EXCERPT PROVIDED Block Start
WINNIPEG - As the Manitoba government provides road map to reopening, some business leaders say they’re concerned the path might be too long for survival.
The plan would allow businesses to open at 25 per cent capacity by July 1 provided 70 per cent of Manitobans 12 and up have received their first dose of a COVID-19 vaccine, and over 25 per cent have gotten a second.
But Canadian Federation of Independent Business prairie director Jonathan Alward says businesses are struggling, with only 30 per cent of their members in Manitoba making normal profits, and the reopening plan makes for a long road ahead. Alward says even at 25 per cent occupancy, businesses will need to be subsidized to survive.
Manitoba Chambers of Commerce president and CEO Chuck Davidson is echoing the call for more financial support, saying that while the long-awaited reopening plan gives businesses a sense of hope, more help for businesses is needed. Premier Brian Pallister says the provincial government will offer as much as they can to support recovery for small businesses.
Meanwhile, a national group is warning the province to keep its reopening plan slow amid the spread of the COVID-19 Delta variant. In a letter to Manitoba leaders, Zero COVID Canada, made up of educators, physicians, researchers, and others, says the chance of a rise in cases of the variant first identified in India, and behind case spikes in Manitoba, could mean that reopening too soon would put efforts to stop the spread to waste and cause a fourth wave. The organization is recommending that Manitoba only restore capacity limits when 70 per cent of residents is fully vaccinated.
EXCERPT PROVIDED Block End
DATA LISTING Block Start
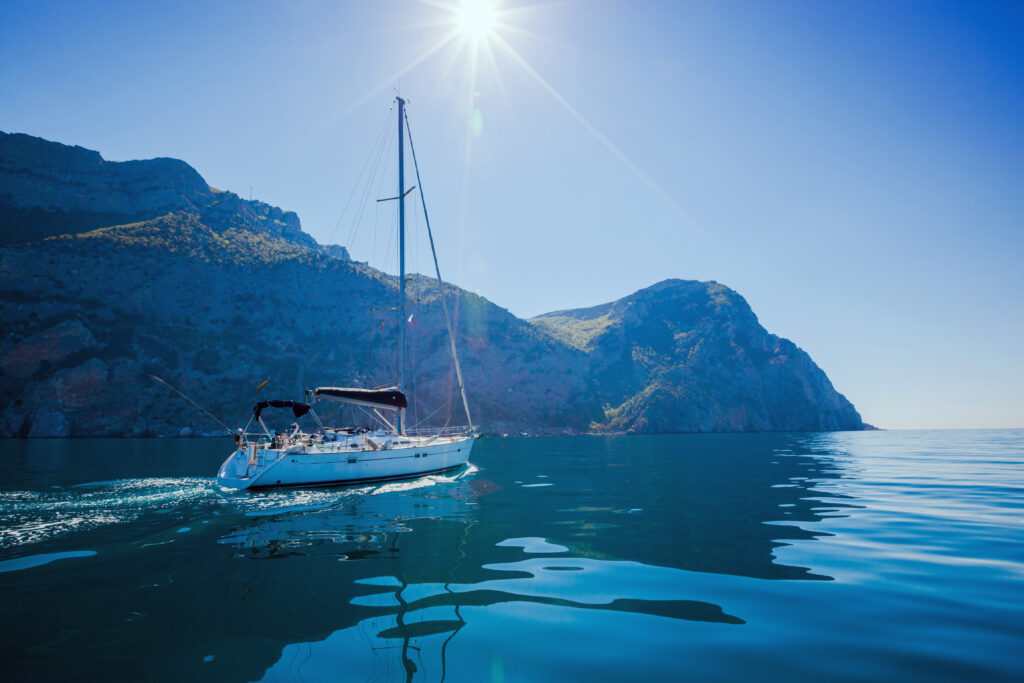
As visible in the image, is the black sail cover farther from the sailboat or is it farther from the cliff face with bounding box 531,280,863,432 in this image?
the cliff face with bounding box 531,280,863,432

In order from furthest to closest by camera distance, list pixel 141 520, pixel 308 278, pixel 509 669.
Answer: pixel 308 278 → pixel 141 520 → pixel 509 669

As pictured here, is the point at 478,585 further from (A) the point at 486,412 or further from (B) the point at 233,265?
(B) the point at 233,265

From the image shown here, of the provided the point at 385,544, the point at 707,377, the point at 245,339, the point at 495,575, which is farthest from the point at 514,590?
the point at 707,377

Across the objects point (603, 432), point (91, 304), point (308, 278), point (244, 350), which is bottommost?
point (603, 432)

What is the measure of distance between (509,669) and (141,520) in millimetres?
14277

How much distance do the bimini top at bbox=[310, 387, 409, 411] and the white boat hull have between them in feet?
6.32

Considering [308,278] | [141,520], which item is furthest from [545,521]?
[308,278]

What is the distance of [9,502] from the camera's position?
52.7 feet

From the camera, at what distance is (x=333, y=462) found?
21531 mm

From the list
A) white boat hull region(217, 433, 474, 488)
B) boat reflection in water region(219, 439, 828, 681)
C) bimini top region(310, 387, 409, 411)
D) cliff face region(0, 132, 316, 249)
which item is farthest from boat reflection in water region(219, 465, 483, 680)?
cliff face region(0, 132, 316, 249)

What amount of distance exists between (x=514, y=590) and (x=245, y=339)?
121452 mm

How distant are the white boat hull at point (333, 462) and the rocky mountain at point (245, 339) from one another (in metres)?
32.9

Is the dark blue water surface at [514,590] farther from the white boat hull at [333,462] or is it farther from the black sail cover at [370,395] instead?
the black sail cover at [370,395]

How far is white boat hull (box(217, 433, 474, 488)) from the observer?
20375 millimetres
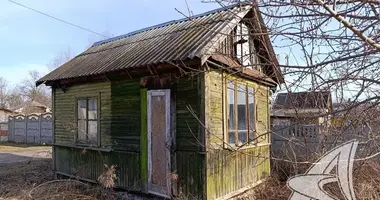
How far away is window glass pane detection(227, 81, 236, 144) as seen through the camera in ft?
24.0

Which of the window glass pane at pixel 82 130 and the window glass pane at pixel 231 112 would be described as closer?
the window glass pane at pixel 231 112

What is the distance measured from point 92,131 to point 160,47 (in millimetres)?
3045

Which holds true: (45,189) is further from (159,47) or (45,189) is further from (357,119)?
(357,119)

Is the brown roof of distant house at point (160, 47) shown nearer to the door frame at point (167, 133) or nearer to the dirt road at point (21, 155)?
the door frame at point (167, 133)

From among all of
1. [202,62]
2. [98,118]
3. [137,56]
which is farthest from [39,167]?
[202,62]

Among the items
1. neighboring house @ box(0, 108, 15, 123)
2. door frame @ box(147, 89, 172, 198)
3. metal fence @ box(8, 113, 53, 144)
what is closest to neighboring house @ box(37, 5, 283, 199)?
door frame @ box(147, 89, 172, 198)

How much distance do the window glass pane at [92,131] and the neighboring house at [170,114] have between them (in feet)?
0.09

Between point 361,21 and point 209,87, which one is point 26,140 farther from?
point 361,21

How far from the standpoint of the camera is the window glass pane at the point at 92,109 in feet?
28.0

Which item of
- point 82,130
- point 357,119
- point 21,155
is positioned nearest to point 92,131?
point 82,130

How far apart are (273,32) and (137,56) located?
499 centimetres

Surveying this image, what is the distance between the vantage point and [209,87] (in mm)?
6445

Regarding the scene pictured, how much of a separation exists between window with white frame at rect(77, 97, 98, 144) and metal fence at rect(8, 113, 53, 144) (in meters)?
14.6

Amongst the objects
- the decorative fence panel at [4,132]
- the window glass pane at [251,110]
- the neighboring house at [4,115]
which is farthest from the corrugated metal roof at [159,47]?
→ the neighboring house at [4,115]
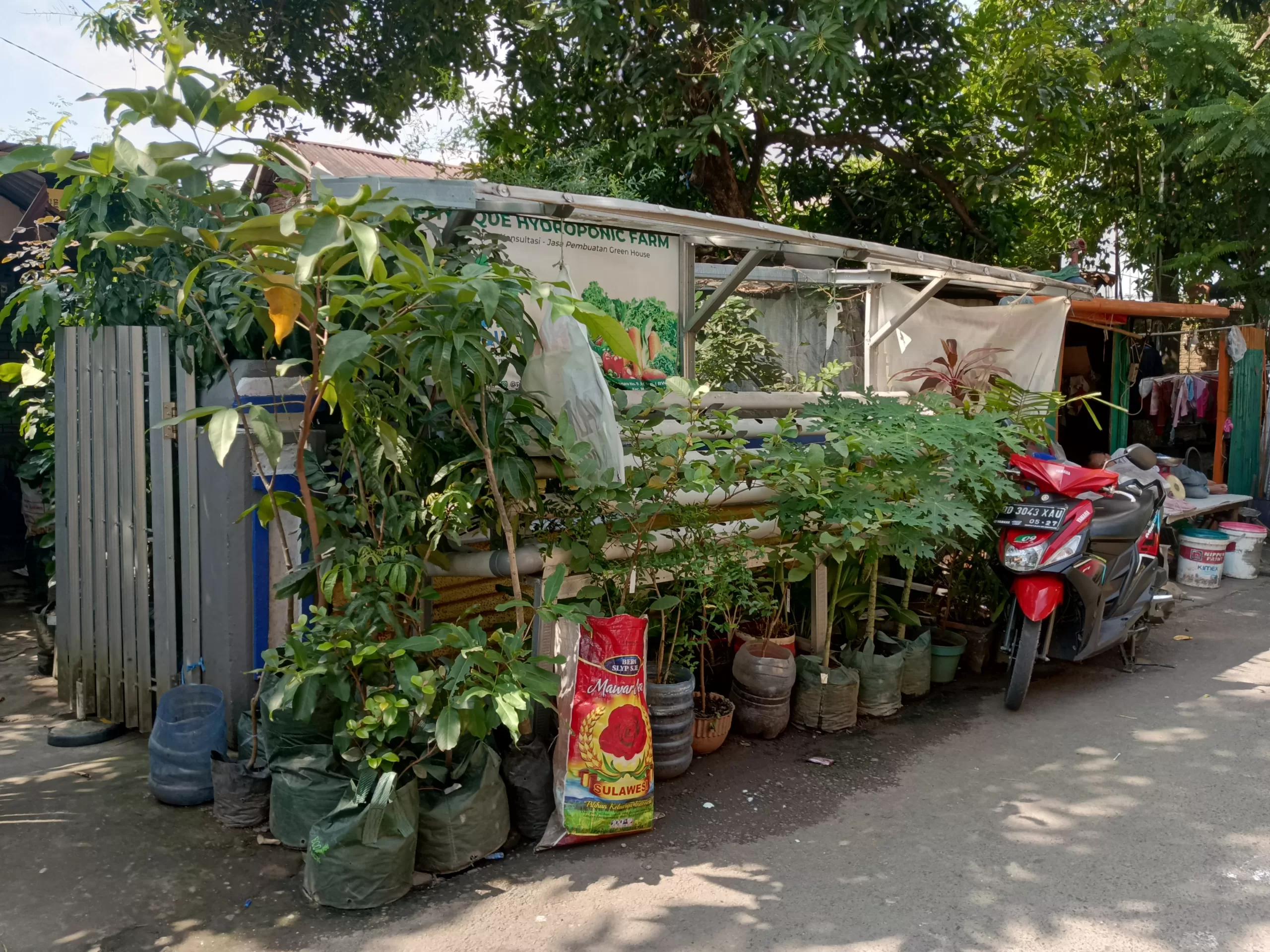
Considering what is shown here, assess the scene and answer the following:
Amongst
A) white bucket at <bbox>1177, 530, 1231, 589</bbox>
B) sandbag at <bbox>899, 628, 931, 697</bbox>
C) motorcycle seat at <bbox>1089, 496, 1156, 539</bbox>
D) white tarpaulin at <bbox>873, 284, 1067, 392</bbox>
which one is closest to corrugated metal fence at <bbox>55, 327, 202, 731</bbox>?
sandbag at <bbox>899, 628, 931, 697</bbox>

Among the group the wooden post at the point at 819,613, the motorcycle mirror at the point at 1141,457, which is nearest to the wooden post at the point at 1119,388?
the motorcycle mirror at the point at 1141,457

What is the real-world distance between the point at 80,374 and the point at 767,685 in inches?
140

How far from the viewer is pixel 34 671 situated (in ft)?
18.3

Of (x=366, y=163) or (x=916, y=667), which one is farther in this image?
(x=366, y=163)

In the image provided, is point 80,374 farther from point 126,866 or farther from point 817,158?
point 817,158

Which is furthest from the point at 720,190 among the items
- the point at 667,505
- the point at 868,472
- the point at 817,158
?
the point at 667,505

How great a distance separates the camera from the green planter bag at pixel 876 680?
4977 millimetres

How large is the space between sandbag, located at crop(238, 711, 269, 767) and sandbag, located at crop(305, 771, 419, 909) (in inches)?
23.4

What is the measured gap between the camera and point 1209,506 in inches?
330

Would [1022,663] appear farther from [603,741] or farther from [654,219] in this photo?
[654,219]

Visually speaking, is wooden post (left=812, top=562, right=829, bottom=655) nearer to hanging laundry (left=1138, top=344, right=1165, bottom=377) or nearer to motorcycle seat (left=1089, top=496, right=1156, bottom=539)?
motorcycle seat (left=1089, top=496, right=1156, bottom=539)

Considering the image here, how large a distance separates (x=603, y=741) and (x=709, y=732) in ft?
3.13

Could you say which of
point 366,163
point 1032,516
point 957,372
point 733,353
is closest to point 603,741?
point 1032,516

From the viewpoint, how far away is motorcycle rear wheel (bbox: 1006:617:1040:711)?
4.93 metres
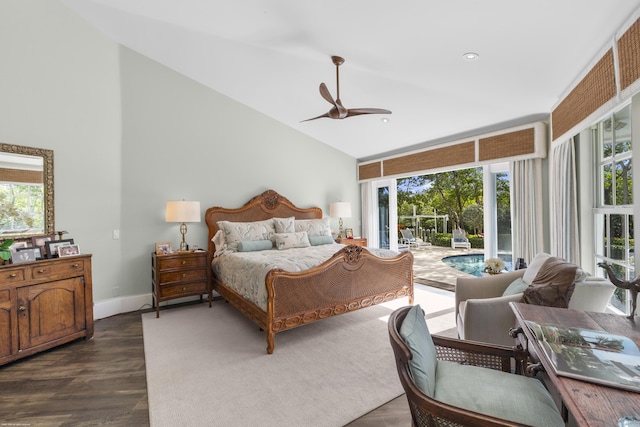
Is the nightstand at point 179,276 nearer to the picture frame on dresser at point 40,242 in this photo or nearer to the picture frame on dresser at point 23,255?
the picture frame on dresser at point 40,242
DATA LISTING Block End
§ STUDY QUESTIONS:
1. Using the Manitoba reopening report, decide whether each statement agrees with it. Answer yes or no for each and quote the words of the report that settle it. (a) The plan would let businesses open at 25 per cent capacity by July 1 if 70 per cent of Manitobans 12 and up have had a first vaccine dose. (b) Jonathan Alward says half of the federation's members in Manitoba are making normal profits. (c) Zero COVID Canada recommends restoring capacity limits only once 70 per cent of residents are fully vaccinated.
2. Reproduce word for word the part of the Manitoba reopening report that begins at the words "Meanwhile, a national" and stops after the words "is fully vaccinated.".

§ TASK-BY-TASK RESULTS:
1.
(a) Yes: "The plan would allow businesses to open at 25 per cent capacity by July 1 provided 70 per cent of Manitobans 12 and up have received their first dose of a COVID-19 vaccine"
(b) No: "only 30 per cent of their members in Manitoba making normal profits"
(c) Yes: "The organization is recommending that Manitoba only restore capacity limits when 70 per cent of residents is fully vaccinated."

2.
Meanwhile, a national group is warning the province to keep its reopening plan slow amid the spread of the COVID-19 Delta variant. In a letter to Manitoba leaders, Zero COVID Canada, made up of educators, physicians, researchers, and others, says the chance of a rise in cases of the variant first identified in India, and behind case spikes in Manitoba, could mean that reopening too soon would put efforts to stop the spread to waste and cause a fourth wave. The organization is recommending that Manitoba only restore capacity limits when 70 per cent of residents is fully vaccinated.